The Impact of Mobile Health Apps on Healthcare
As their physician your responsibility is to urge patients to use healthcare apps carefully and with a bit of caution and common sense. They should read any privacy policy before downloading healthcare apps.
In spite of concerns that mHealth apps would impersonalise patient-physician relationships, or that the humanistic essence of medicine would be lost, the benefits of them far outweigh any possible negative impacts. Here are just a few:
They help patients to manage their health
Through mobile apps, a patient can be reminded about taking medication, arrange an appointment, report symptoms, view lab results and communicate with doctor – the net benefit of which is enhanced patient engagement and better patient outcomes, by making patients’ contact with their healthcare providers easier. Health apps for patients can be excellent tools, but those that do nothing to motivate use, or are not user-friendly, generally fail to go to market or are subsequently abandoned if they make it there. Apps that come to market often go through clinical trialling early in their development, in order to iron out problems with use. Another recent study found that patient-centric mHealth apps have the potential to improve medication adherence. Additional improvements could be made by creating mHealth apps that work with other healthcare tools and devices for better coordination between physicians and patients – saving time and money for individuals and providers alike, and potentially reducing medical visits caused by medication nonadherence.

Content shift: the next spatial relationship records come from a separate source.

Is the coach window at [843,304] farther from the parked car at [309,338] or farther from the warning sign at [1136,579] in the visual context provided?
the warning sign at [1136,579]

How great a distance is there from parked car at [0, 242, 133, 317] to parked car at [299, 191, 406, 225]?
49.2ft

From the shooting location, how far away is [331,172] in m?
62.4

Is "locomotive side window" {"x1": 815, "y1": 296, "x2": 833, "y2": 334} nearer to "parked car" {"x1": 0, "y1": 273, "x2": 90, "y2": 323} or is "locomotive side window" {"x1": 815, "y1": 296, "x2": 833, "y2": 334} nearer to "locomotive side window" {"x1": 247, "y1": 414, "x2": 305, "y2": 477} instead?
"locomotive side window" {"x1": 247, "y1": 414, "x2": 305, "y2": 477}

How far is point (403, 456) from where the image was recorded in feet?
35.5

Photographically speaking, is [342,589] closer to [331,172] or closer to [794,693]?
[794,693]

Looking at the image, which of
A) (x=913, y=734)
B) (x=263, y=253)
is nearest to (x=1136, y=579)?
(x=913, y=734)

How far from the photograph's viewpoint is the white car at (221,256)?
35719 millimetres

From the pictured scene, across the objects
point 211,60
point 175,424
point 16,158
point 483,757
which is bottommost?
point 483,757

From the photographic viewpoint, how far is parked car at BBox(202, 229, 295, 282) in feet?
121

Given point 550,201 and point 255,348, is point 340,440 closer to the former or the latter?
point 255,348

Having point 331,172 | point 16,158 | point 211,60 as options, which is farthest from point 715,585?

They help patients to stay in touch with their doctors
Some mobile healthcare apps help patients book appointments and receive treatment, just at the click of a button but also through a more economical and efficient method compared with expensive in-person consultations – the 24/7 telehealth consultation. Others allow continual contact between doctors and patients, through messaging and questions, which saves the patient leaving their home and saves the doctor time spent on administrative tasks. This way, an iPhone app can keep a primary care doctor abreast of a patient’s activity levels, as well as the unseen trends in symptoms and vital sign readings that don’t become apparent during a store-and-forward visit. Most current mHealth apps, however, generally augment their cellphone data streams with the delivery of readings from other wireless appliances, including pulse oximeters, blood pressure cuffs or glucose monitors that send their results straight to the practitioners for a more comprehensive snapshot of a person’s health situation. Yet, it also needs to be remembered that not all users are equally tech-savvy, and with digital literacy so important to these tools’ effectiveness, physicians must educate their patients on the best way to harness the technologies to minimise risk while maximising their value.
They help patients to keep track of their health
Through mobile health apps, patients are able to keep in communication with their doctors, reminding them to keep appointments and to get their test results, as well as to share their health-related data with them in real time in order to help them improve the accuracy of their diagnoses. Apps can also enable patients to self-track disease progression, with many studies finding that, by fostering intervention adherence, apps can improve treatment for chronic conditions. It’s important to stress that, although mobile health apps can be a valuable tool for patients to manage their health, they should also be designed cautiously – they must incorporate patient engagement principles such as behavioural theories for more effective user engagement, and they must be integrated into existing healthcare services to facilitate the exchange of data between all users of the technology.
They help patients to stay motivated
In this way, mobile health apps can keep patients up-to-date with the latest information about their care and in contact with healthcare providers – which is especially important when the therapy is very demanding or complicated, such as when medications are required several times a day or if the patient is supposed to keep scheduled doctor’s visits. If you think not taking medications isn’t that bad, medication non-adherence costs US healthcare systems an estimated $5,271-$52,341 annually per patient. Health apps with reminders can reduce that cost as they keep the patients up-to-date about medication usage by helping them to remember about their medicines intake, appointments and cancer screenings, and provide tips on healthier lifestyle. But keep in mind that not all patients and doctors have equal digital savvy. Their lack of expertise with digital technologies can be a hurdle to the adoption of health apps, and we need health apps that take in to account the various levels of computer literacy among their users, or designers will be developing apps that are poorly suited to their potential users. Similarly, accurate ratings are needed in clinical evaluations that will take in to account such factors to keep from rating health apps poorly when in fact they can have substantial benefits.